Il fut coupé dans son élan par la vue d'un vieillard au dos courbé et aux yeux gris. Vraisemblablement aveugle, il se heurtait à des dos, et recevait en échange de violents coups de coudes de personnes mécontentes d'être bousculées.
- S'il vous plaît, quelqu'un a-t-il une pièce ?
En bonne âme, comme toujours devant plus nécessiteux que lui, Benjamin plongea la main dans le renflement de sa chemise et blêmit.

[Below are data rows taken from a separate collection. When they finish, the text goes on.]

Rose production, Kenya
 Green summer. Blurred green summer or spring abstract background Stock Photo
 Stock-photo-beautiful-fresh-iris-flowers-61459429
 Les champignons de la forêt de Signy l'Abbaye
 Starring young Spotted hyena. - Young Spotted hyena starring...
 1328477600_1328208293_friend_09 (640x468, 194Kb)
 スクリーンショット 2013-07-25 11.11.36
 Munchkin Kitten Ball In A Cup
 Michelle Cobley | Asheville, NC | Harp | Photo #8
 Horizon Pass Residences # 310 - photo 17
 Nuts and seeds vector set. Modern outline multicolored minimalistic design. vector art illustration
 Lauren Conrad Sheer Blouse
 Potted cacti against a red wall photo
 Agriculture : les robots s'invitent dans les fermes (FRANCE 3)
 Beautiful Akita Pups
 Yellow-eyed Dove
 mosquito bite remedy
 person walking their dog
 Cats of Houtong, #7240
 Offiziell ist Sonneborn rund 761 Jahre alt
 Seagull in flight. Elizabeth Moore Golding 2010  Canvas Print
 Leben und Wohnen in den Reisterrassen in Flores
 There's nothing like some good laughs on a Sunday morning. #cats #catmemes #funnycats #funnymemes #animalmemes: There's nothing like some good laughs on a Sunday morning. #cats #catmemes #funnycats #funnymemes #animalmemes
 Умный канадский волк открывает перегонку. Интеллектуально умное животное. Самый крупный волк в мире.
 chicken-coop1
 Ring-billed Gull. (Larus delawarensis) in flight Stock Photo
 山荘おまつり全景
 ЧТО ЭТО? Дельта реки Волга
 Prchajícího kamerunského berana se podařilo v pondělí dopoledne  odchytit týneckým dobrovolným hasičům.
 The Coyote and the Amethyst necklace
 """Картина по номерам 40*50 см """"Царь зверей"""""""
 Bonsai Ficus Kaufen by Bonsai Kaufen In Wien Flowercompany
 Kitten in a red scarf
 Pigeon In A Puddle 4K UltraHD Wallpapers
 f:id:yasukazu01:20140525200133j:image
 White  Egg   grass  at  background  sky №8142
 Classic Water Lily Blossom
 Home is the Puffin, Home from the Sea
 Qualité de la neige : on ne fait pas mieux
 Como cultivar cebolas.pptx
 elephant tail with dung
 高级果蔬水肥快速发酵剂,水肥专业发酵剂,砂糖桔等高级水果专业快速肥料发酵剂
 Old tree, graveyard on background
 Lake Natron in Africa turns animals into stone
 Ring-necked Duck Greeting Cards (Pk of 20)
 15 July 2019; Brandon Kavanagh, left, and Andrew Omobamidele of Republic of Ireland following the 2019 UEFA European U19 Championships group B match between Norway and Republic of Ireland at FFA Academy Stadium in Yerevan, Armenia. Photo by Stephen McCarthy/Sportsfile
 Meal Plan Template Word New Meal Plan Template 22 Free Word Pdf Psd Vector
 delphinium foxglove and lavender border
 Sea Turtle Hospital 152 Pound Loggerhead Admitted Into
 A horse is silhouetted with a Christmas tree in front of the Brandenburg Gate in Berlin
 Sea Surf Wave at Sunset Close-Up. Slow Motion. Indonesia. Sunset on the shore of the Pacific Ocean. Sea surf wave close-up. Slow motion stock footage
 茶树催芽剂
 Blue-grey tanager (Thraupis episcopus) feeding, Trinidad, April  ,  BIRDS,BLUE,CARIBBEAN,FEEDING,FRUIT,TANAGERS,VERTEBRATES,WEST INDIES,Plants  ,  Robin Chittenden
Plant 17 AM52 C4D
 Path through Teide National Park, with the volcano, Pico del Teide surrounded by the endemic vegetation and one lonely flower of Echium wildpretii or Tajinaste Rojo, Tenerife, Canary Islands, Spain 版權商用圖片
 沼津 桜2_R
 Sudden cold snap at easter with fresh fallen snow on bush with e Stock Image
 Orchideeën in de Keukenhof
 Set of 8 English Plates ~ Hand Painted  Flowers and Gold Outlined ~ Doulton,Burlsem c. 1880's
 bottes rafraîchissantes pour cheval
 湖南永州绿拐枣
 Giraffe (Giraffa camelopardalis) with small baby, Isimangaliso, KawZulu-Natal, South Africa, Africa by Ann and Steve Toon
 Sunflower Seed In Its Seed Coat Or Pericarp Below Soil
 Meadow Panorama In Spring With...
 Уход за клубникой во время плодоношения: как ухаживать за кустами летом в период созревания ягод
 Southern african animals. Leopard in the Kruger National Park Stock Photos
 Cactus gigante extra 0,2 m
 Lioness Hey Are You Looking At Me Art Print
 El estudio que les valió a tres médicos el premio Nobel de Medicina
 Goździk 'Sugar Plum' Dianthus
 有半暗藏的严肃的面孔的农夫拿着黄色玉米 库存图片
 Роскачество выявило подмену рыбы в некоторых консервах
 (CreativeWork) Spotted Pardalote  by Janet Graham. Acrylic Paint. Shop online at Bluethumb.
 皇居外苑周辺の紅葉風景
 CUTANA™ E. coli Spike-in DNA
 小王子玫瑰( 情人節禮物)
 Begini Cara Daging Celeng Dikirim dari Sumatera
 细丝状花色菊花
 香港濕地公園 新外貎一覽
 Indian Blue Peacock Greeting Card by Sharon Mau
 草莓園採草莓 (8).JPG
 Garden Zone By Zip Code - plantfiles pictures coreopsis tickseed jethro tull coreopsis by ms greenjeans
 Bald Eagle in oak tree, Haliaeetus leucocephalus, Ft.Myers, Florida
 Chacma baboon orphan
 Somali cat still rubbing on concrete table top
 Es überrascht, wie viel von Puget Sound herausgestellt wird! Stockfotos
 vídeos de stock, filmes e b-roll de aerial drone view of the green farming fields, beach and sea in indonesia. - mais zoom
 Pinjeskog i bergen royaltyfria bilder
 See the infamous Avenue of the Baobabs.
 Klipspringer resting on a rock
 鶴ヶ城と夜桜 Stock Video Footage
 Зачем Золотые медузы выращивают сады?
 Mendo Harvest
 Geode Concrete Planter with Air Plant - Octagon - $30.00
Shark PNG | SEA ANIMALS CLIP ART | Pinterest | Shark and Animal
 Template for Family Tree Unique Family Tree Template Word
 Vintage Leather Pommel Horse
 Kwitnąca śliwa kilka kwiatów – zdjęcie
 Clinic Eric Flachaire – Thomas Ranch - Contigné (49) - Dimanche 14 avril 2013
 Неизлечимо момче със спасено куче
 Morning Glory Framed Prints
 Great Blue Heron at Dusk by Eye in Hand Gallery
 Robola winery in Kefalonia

De la pulpe de son doigt, il toucha chaque pièce, l'une après l'autre : ses trois ans de labeur avaient payé. Enfin. Soixante francs étaient nécessaires à l'inscription au concours d'invention ; et il pouvait en dénombrer quelques dizaines de plus.
Sans réaliser immédiatement qu'il était libre, il glissa une pièce dans la main du vieil homme, qui se perdit en remerciements.
Le visage de Benjamin n'exprimait rien, la bouche entrouverte, l'air absent. Les ouvriers se tournèrent tous vers lui : ici, la générosité était peu commune, puisque l'on gagnait seulement de quoi survivre pour le jour suivant. À moins d'économiser, et, pour y arriver, de se laisser mourir ; or Thévenet, lui, avait toujours conservé les maigres sommes qui lui étaient versées, se tuant sur un chemin de fer comme Gustave Eiffel avant lui, rencontre qu'il n'avait jamais oubliée.
Loup l'entraîna à l'abri des curieux, et le secoua doucement par les épaules sous un ciel qui se dégageait, parfaite représentation de l'avenir du jeune homme, qui s'était éclairci en un claquement de doigts.
- On dirait que tu as vu un fantôme, plaisanta-t-il, peu rassuré cependant.
Lorsque Benjamin lui montra un visage illuminé, yeux humides, il resta coi, attendant qu'il prenne la parole.
- Je peux partir.
Quasiment agressive, la voix de l'autre se brisa.
- Pardon ?
- Je m'en vais, Loup. Je peux enfin réaliser mon rêve.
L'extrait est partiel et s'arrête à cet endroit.